Located on the corner of East Main and College Street, this building has appeared in past segments.
Currently not active for any public use, it’s the towering black building with only a few visible hints
that it was once a bank. In the story we told about Durbin’s department store, we mentioned it filled
this building in between the original opera house and Bowling Green Bank and Trust. The building
suffered a fire in 1899 and a portion had to be rebuilt. Some even said the building was haunted
by an old opera house ghost.

The Bowling Green Bank and Trust company was incorporated in 1911, took over the building in
1927, and according to a Bowling Green Daily News article from September 1964, the bank
spent about 15 years working on renovation plans.

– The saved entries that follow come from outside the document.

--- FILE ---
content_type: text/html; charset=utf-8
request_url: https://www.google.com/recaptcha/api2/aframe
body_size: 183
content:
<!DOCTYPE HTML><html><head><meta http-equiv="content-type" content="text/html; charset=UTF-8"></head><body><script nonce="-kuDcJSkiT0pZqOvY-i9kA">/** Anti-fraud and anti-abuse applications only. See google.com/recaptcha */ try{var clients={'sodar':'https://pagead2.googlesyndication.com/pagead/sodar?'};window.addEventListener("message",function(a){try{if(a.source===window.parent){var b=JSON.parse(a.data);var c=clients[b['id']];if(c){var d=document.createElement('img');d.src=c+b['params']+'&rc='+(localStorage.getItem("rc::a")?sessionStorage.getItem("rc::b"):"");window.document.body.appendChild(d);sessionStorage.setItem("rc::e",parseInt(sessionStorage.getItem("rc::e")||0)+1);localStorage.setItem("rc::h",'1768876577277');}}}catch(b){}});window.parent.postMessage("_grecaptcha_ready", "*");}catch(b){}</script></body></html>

The remodel design was from a Louisville
firm, and the construction would cost around $150 thousand dollars – that’s the equivalent to
almost $1.4 million dollars in today’s money.

The building’s new facade would be black and gold granite. A huge granite panel would be
attached to the side of the building and reach all the way to the top. A white and gold composite
material would also cover the facade. Its three floors would all be used by the bank, with the
second floor for book keeping and conference rooms, and the third floor as lounge and storage
space.

At that time in 1964, the C.D.S. drugstore #2 occupied the first floor corner.  An afterhours
depository on the College Street side of the building is still there today, as well as the bugler alarm
mounted on the Main Street exterior wall , the last remaining signs of the Bowling Green Bank and
Trust.

Right now, the building is privately owned and a peek in its first floor windows indicates a
somewhat melancholy use for antique storage. Let’s hope one day that building again becomes
an active space in our bustling downtown.